This time, we’re talking about political data in Canada: election results, data on our representatives, and the data that political parties collect. If you haven’t listened yet, you can do so using the player above or by searching for Mean, Median, and Moose in your favourite podcast app.
John took a look at the demographics of the Canadian federal MPs that were elected in 2019. You used to have to do this with sources like Wikipedia. A little while ago, John did this for the 2015 parliament by developing a script to access Wikipedia’s list of MPs who won election and then following the links within that list to get demographic information inside each MP’s info box. Since then the Canadian government has made this easier. You can now find a list of MPs with basic demographics like age, gender and occupation here.
Here are some interesting things about them. First, their ages. Almost all MPs are between the ages of 40 and 70 and only five MPs were between the ages of 20 and 29 (Note that the data is self reported and so 29 MPs did not list their age or date of birth).
As you probably know, the MPs are mostly male. In fact, there are more than twice as many male MPs compared to females. What you might not know is that the age of the female MPs that did get elected skews younger.
In the podcast, Katie talked about why that might be. She covered how media coverage, gendered roles and perceptions and even how the electoral system may affect representation. She wrote a paper on it a little while ago if you’re interested.
What about across parties? The age distribution looks like this:
Let’s look at the ages by gender and regions:
Grids of bar graphs like this are great alternatives to stacked bar charts and can make it easier to compare categories to each other. They call these graph trellises, and Vega Lite makes it easy to do. Check out the relatively flat distribution across the age of the Western Canadian group of Conservative MPs. None in that group that are 20-29 though.

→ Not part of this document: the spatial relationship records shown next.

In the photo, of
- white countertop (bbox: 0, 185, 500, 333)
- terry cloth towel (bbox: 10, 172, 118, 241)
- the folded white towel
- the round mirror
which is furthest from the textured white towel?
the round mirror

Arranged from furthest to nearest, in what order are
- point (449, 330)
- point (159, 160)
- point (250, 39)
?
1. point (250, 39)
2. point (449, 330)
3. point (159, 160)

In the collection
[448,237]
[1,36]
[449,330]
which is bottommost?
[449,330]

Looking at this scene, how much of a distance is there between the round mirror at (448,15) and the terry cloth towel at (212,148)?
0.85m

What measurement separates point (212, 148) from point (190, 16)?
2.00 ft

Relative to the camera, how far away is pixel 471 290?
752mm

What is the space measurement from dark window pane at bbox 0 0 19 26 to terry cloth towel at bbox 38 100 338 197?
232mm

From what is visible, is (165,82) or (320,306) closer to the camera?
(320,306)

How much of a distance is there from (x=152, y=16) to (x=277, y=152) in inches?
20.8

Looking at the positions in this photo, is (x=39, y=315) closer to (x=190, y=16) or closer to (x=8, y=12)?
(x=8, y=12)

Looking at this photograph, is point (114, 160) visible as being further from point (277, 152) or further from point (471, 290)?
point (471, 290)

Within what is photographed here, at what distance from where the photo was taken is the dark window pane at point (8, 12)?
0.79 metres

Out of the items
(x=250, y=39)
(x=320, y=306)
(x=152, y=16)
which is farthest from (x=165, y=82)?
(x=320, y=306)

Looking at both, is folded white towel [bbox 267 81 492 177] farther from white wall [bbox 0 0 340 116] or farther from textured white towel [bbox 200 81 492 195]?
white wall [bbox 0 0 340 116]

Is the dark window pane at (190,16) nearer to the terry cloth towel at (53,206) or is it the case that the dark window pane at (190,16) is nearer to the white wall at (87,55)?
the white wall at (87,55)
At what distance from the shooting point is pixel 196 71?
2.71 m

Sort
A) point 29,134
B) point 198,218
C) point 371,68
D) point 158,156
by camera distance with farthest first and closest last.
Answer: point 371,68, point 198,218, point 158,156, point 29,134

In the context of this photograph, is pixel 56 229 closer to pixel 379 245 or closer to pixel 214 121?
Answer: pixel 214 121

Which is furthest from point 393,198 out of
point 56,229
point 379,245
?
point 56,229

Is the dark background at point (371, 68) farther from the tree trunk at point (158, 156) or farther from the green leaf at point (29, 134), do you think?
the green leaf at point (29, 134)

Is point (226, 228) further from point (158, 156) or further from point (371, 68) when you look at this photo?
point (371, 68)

How about self reported occupation? This is a tough one to nail down for a few reasons. There are multiple occupations for each MP when it’s reported. Also, the data is free-form which can cause issues. For example two labour lawyers might each list “Lawyer” and “Labour Lawyer”. With unstructured and informal data like this, sometimes less formal visualizations can be useful. They can give you an idea about the nature of the data without providing specific numbers or the impression that the data is perfectly accurate. Here’s a word cloud of all the self reported occupations in the list of MPs from the parliament website:
We decided to also make this an interactive visualization. You can click on one of the words and see a breakdown of the percentage of MPs reporting that included that word and what they reported.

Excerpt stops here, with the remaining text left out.